# trimming/clipping the ears



## bluespoomommy (Feb 25, 2010)

hi all -

hope you're able to help out. i really like this length of hair on mochi's ears and not sure how this look is achieved. do they have to be scissored to this length or can clipping achieve this look? 

thanks!


----------



## georgiapeach (Oct 9, 2009)

I'm not a professional, but I have a cockapoo, whose ears I trim similar to this with an Andis 5/8 HT finishing blade, trimming WITH the hair growth. The bottom sometimes needs to be neatened up a little with sissors.

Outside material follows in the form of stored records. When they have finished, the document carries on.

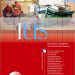 Derecho USAT presenta Octava Edición de IUS – Revista de Investigación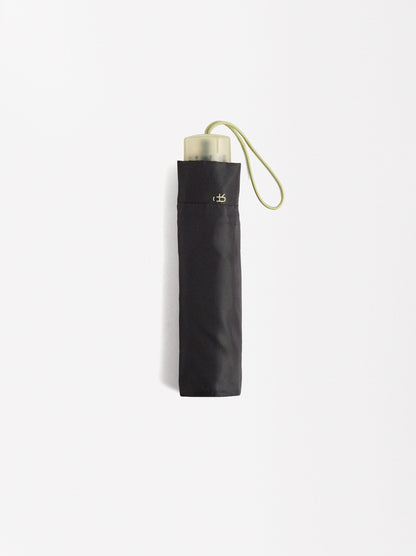 Medium Umbrella
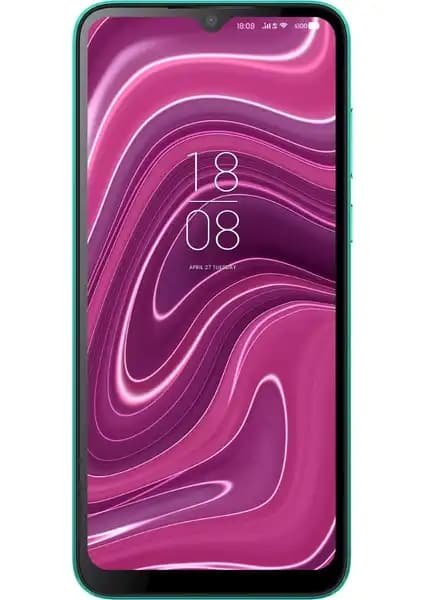 Reeder P13 Blue Max Pro ve P13 Blue Plus Model Karşılaştırması ve Hangi Telefon Sizin İçin Uygun 2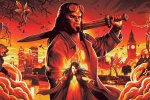 Hellboy, dal fumetto al film e ai videogiochi - Speciale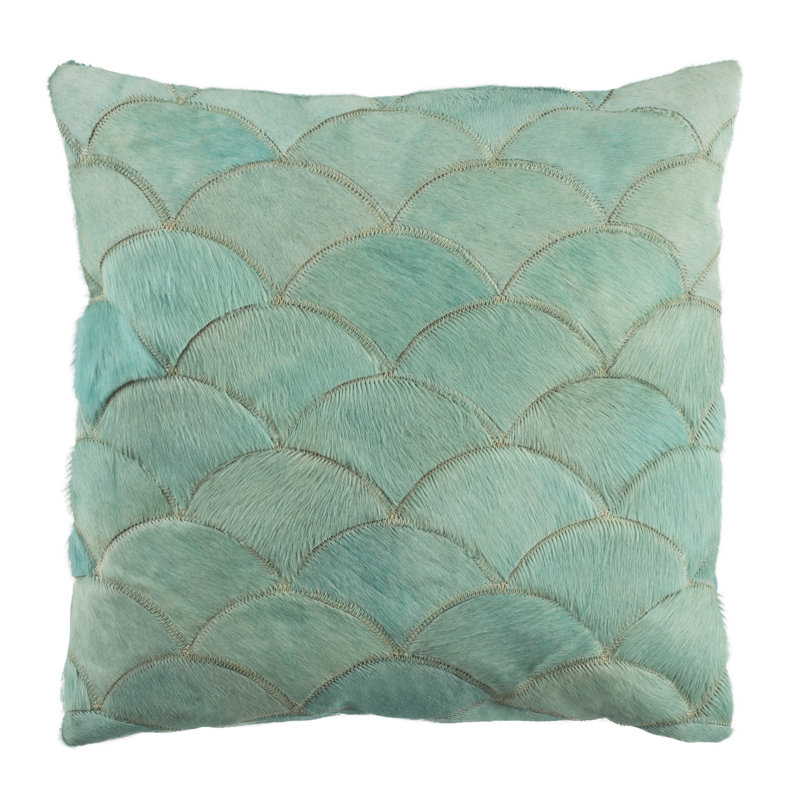 Sabina Throw Pillow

Like I said, I'm not a professional. Pros will probably have better advice for you! Your dog's clip is really cute! It would be great for our hot summers here in the deep south.


----------



## Patrick's Mom (Apr 26, 2011)

Hi, I only groom my own dog and am self-taught so I'm not sure why I'm answering this, but I do Patrick's ears using a 5/8 inch Wahl stainless steel comb on a #30 blade going in the direction of growth. If you leave the fringe a little longer it would be a bit like your picture.
--Donna


----------



## Purley (May 21, 2010)

He looks so cute and fluffy. I love it when they look like that. Almost tempts a person to give them a bath every couple of days!


----------